John Reed

Zehn Tage, die die Welt erschütterten


Beilagen zu Kapitel IX

1.
Bulletin des Revolutionären Militärkomitees Nr.2

Am 12. November (30. Oktober) abends sandte Kerenski an die revolutionären Truppen die Aufforderung, „die Waffen niederzulegen“. Die Kerenskibande eröffnete Artilleriefeuer. Unsere Artillerie antwortete und brachte den Gegner zum Schweigen. Die Kosaken gingen zum Angriff über. Das mörderische Abwehrfeuer der Matrosen, Rotgardisten und Soldaten zwang die Kosaken zum Rückzug. Unsere Panzerwagen brachen in die Reihen des Gegners ein. Der Feind flieht. Unsere Truppen verfolgen ihn. Es wurde der Befehl erteilt, Kerenski zu verhaften. Zarskoje Selo ist von den revolutionären Truppen genommen.

Die lettischen Schützen. – Das Revolutionäre Militärkomitee hat genaue Nachrichten erhalten, daß die tapferen lettischen Schützen von der Front gekommen sind und im Rücken der Kerenskibanden Stellung bezogen haben.

* * *

Vom Stab des Revolutionären Militärkomitees

Die Einnahme von Gattschina und Zarskoje Selo durch Kerenskitruppen ist dadurch zu erklären, daß an diesem Punkt Artillerie und Maschinengewehre fast völlig fehlten, während die Kavallerie Kerenskis von Anfang an Artillerie besaß.

Die letzten zwei Tage waren für unseren Stab Tage angespannter Arbeit, um die revolutionären Truppen mit der notwendigen Menge von Geschützen, Maschinengewehren, Feldtelefonen u.a. zu versorgen. Als diese Arbeit, mit energischer Unterstützung der Bezirkssowjets und der Industriebetriebe (Putilow-Werk, Obuchow-Werk u.a.), abgeschlossen war, konnte es über den Ausgang des bevorstehenden Zusammenstoßes keinen Zweifel mehr geben; die revolutionären Streitkräfte hatten nicht nur ein zahlenmäßiges Übergewicht, sie besaßen nicht nur eine mächtige materielle Basis, nämlich Petrograd, sondern hatten auch ein gewaltiges moralisches Übergewicht. Alle Petrograder Regimenter gingen mit großer Begeisterung in Stellung. Auf einer Beratung der Garnison wurde eine Kontrollkommission in Stärke von fünf Soldaten gewählt; damit war die völlige Einheit des Willens des Oberbefehlshabers und der Garnison gewährleistet. Auf der Garnisonsberatung wurde einstimmig beschlossen, zu entschiedenen Kampfhandlungen überzugehen.
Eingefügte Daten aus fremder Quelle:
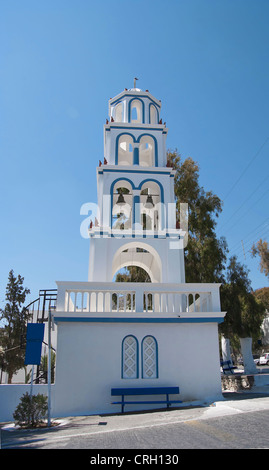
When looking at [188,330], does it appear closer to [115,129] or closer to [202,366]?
[202,366]

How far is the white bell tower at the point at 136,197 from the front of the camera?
41.4 feet

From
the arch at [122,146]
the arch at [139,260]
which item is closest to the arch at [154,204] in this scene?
the arch at [139,260]

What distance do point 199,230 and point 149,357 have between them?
12.1m

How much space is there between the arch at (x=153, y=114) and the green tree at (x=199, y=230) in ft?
19.8

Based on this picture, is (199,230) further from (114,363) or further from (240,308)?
(114,363)

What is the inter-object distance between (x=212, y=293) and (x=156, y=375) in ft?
9.99

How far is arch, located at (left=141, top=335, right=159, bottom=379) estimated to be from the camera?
10.0 m

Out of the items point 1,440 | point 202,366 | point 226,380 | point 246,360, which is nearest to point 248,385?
point 226,380

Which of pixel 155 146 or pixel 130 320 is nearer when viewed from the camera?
pixel 130 320

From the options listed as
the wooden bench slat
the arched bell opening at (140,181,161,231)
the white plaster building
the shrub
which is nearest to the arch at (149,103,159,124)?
the arched bell opening at (140,181,161,231)

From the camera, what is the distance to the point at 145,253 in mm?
14984

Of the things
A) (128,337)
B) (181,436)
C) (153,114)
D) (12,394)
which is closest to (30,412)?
(12,394)

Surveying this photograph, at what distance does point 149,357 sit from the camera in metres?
10.2

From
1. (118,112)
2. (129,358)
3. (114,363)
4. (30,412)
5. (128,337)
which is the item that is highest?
(118,112)
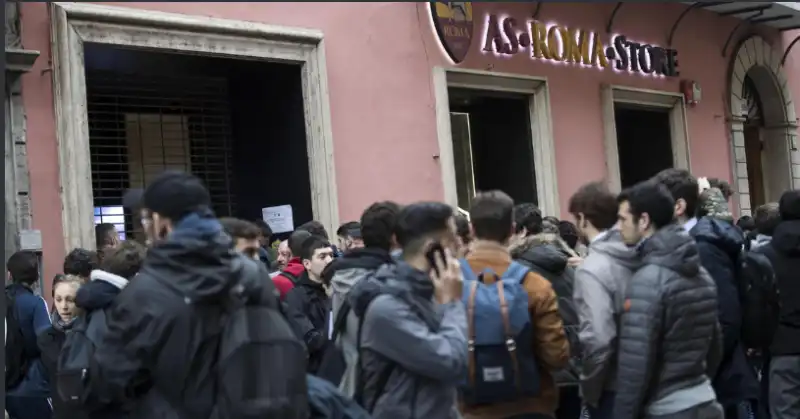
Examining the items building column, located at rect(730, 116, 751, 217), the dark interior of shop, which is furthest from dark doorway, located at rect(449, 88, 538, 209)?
building column, located at rect(730, 116, 751, 217)

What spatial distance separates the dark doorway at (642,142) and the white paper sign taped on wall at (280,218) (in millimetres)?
6478

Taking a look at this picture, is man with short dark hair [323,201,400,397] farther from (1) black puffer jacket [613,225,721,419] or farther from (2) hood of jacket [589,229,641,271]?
(1) black puffer jacket [613,225,721,419]

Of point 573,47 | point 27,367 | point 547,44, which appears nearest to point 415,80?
point 547,44

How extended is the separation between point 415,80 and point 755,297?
20.8 ft

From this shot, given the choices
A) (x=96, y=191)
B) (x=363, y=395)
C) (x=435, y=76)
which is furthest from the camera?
(x=435, y=76)

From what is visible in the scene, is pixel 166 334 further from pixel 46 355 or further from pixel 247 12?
pixel 247 12

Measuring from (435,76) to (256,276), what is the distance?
8348mm

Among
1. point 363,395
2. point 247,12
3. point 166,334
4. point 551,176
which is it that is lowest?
point 363,395

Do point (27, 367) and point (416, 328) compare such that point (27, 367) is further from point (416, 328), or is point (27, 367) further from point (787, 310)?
point (787, 310)

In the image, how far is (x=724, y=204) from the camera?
6.21 metres

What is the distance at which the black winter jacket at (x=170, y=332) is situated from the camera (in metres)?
3.14

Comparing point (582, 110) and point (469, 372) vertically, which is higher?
point (582, 110)

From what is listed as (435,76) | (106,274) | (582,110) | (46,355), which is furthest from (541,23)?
(106,274)

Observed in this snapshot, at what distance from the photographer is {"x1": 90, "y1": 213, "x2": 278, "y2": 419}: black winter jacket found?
3.14 m
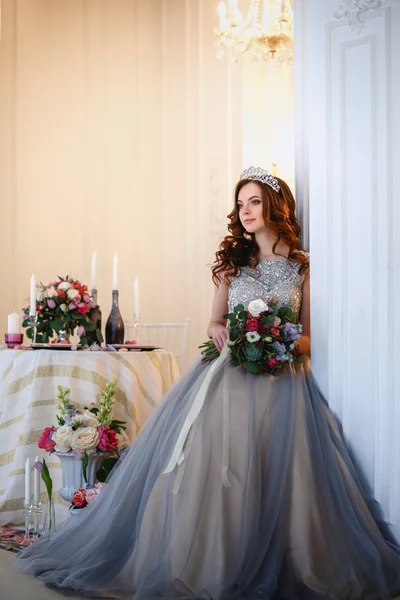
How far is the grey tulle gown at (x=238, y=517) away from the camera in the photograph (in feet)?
6.73

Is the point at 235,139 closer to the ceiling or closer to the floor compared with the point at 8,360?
closer to the ceiling

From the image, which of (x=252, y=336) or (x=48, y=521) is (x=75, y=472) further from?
(x=252, y=336)

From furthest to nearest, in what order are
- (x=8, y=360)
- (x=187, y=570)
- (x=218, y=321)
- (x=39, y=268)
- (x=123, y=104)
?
(x=123, y=104) → (x=39, y=268) → (x=8, y=360) → (x=218, y=321) → (x=187, y=570)

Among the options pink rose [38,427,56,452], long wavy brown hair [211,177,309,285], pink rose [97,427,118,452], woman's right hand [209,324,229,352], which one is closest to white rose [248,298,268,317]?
woman's right hand [209,324,229,352]

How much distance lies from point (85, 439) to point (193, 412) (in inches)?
29.7

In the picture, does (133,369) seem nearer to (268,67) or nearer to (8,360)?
(8,360)

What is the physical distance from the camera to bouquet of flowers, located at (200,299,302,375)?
96.3 inches

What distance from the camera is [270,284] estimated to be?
2881mm

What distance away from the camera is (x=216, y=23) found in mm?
5977

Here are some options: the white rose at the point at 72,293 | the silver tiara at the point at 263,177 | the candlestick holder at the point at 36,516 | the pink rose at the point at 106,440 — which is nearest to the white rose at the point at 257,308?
the silver tiara at the point at 263,177

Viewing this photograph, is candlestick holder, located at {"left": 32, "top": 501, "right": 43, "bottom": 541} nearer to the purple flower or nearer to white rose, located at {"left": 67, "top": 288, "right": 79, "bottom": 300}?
the purple flower

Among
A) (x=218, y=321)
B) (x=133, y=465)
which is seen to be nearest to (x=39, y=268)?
(x=218, y=321)

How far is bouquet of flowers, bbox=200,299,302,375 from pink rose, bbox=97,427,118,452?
2.43ft

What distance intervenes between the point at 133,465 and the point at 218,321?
74 cm
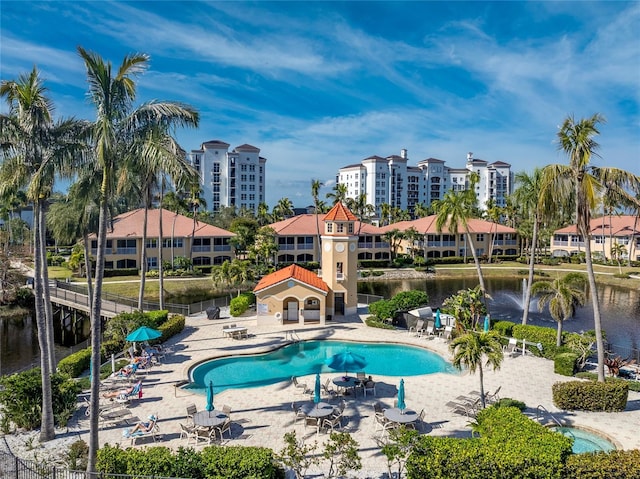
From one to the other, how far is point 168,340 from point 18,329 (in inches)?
673

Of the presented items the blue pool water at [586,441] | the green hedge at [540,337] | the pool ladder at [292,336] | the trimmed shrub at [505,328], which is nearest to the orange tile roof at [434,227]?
the trimmed shrub at [505,328]

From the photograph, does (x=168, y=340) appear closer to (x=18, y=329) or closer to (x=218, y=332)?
(x=218, y=332)

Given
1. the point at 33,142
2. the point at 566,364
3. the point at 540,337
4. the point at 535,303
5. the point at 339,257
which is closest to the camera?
the point at 33,142

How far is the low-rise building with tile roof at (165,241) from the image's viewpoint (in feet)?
183

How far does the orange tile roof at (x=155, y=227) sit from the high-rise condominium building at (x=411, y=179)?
7434 centimetres

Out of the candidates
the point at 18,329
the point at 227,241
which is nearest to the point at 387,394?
the point at 18,329

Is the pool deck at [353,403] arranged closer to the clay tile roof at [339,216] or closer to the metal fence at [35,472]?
the metal fence at [35,472]

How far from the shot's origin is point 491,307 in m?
44.1

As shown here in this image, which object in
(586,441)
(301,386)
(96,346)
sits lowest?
(586,441)

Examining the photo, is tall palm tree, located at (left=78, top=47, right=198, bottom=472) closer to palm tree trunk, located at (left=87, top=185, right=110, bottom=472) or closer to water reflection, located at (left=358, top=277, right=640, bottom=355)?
palm tree trunk, located at (left=87, top=185, right=110, bottom=472)

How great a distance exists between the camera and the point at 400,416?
15750mm

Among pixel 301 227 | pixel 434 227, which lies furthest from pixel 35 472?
pixel 434 227

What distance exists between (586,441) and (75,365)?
22.0 metres

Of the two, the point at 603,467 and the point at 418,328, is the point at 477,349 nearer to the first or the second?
the point at 603,467
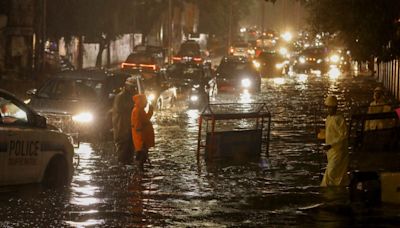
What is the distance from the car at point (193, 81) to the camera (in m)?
35.0

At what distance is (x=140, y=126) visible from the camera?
17.9 metres

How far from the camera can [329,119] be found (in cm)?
1534

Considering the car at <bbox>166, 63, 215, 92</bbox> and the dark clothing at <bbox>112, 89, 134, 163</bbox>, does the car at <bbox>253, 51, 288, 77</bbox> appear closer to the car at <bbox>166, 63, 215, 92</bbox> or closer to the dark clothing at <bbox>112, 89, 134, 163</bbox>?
the car at <bbox>166, 63, 215, 92</bbox>

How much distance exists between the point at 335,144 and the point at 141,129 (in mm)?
4106

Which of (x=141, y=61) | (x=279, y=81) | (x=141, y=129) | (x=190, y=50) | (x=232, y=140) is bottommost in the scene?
(x=232, y=140)

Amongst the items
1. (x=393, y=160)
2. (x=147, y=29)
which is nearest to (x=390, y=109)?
(x=393, y=160)

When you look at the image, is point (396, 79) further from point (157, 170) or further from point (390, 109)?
point (157, 170)

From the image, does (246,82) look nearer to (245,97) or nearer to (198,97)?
(245,97)

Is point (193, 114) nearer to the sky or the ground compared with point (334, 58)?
nearer to the ground

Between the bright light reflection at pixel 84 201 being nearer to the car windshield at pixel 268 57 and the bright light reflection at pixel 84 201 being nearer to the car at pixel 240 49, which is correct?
the car windshield at pixel 268 57

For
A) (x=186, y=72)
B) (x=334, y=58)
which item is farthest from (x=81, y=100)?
(x=334, y=58)

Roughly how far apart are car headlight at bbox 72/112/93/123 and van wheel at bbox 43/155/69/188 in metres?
6.97

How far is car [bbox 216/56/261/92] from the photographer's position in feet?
147

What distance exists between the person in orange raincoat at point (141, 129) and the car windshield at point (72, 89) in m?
5.12
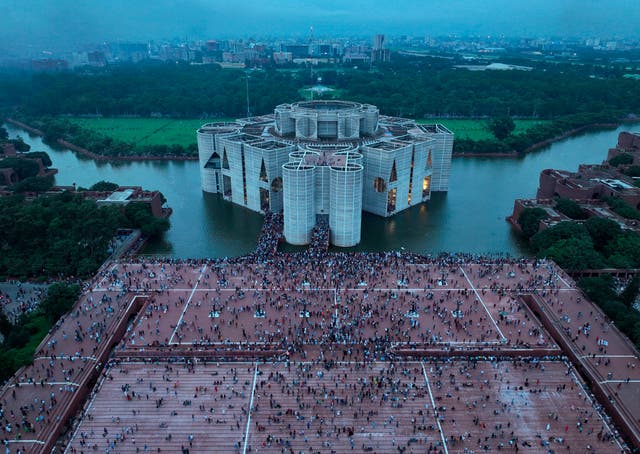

Am 12. November (30. Oktober) wurde um 3 Uhr nachmittags das Artilleriefeuer mit außerordentlicher Intensität eröffnet. Die Kosaken wurden völlig demoralisiert. Sie entsandten einen Parlamentär in den Stab der Abteilung von Krasnoje Selo, der forderte, den Beschüß einzustellen; er drohte, andernfalls würden 'entschlossene Maßnahmen' unternommen. Ihm wurde die Antwort zuteil, daß das Artilleriefeuer sofort eingestellt wird, wenn Kerenski die Waffen niedergelegt hat.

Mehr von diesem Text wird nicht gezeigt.